#### Instructions to follow
Will you reproduce the listing below word for word, leaving the pictures out of your answer?

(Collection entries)

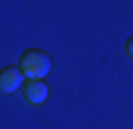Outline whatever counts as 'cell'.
Returning <instances> with one entry per match:
<instances>
[{
	"label": "cell",
	"mask_w": 133,
	"mask_h": 129,
	"mask_svg": "<svg viewBox=\"0 0 133 129\" xmlns=\"http://www.w3.org/2000/svg\"><path fill=\"white\" fill-rule=\"evenodd\" d=\"M24 72L19 69V64H7L0 69V91L3 93H14L19 86H24Z\"/></svg>",
	"instance_id": "3"
},
{
	"label": "cell",
	"mask_w": 133,
	"mask_h": 129,
	"mask_svg": "<svg viewBox=\"0 0 133 129\" xmlns=\"http://www.w3.org/2000/svg\"><path fill=\"white\" fill-rule=\"evenodd\" d=\"M124 53L133 60V36H128V38H126V43H124Z\"/></svg>",
	"instance_id": "4"
},
{
	"label": "cell",
	"mask_w": 133,
	"mask_h": 129,
	"mask_svg": "<svg viewBox=\"0 0 133 129\" xmlns=\"http://www.w3.org/2000/svg\"><path fill=\"white\" fill-rule=\"evenodd\" d=\"M22 93L31 105H43L50 96V86L45 84V79H26L22 86Z\"/></svg>",
	"instance_id": "2"
},
{
	"label": "cell",
	"mask_w": 133,
	"mask_h": 129,
	"mask_svg": "<svg viewBox=\"0 0 133 129\" xmlns=\"http://www.w3.org/2000/svg\"><path fill=\"white\" fill-rule=\"evenodd\" d=\"M19 69L24 72L26 79H45L52 69V60L41 48H29L19 57Z\"/></svg>",
	"instance_id": "1"
}]
</instances>
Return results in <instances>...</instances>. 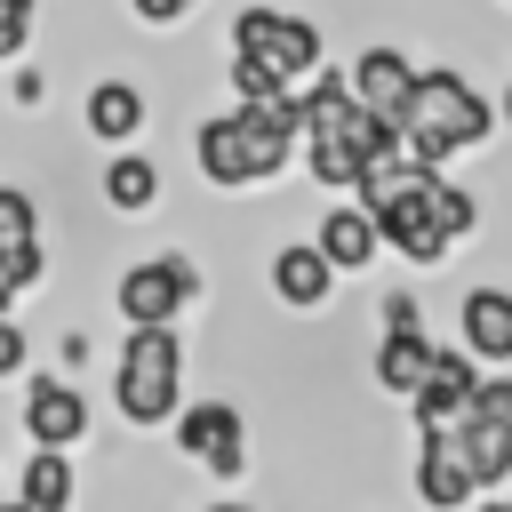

#### Output for this exercise
Outline whatever counts as 'cell'.
Returning <instances> with one entry per match:
<instances>
[{
	"label": "cell",
	"mask_w": 133,
	"mask_h": 129,
	"mask_svg": "<svg viewBox=\"0 0 133 129\" xmlns=\"http://www.w3.org/2000/svg\"><path fill=\"white\" fill-rule=\"evenodd\" d=\"M24 72L19 69V64H7L0 69V91L3 93H14L19 86H24Z\"/></svg>",
	"instance_id": "3"
},
{
	"label": "cell",
	"mask_w": 133,
	"mask_h": 129,
	"mask_svg": "<svg viewBox=\"0 0 133 129\" xmlns=\"http://www.w3.org/2000/svg\"><path fill=\"white\" fill-rule=\"evenodd\" d=\"M124 53L133 60V36H128V38H126V43H124Z\"/></svg>",
	"instance_id": "4"
},
{
	"label": "cell",
	"mask_w": 133,
	"mask_h": 129,
	"mask_svg": "<svg viewBox=\"0 0 133 129\" xmlns=\"http://www.w3.org/2000/svg\"><path fill=\"white\" fill-rule=\"evenodd\" d=\"M22 93L31 105H43L50 96V86L45 84V79H26L22 86Z\"/></svg>",
	"instance_id": "2"
},
{
	"label": "cell",
	"mask_w": 133,
	"mask_h": 129,
	"mask_svg": "<svg viewBox=\"0 0 133 129\" xmlns=\"http://www.w3.org/2000/svg\"><path fill=\"white\" fill-rule=\"evenodd\" d=\"M19 69L24 72L26 79H45L52 69V60L41 48H29L19 57Z\"/></svg>",
	"instance_id": "1"
}]
</instances>
Return results in <instances>...</instances>. 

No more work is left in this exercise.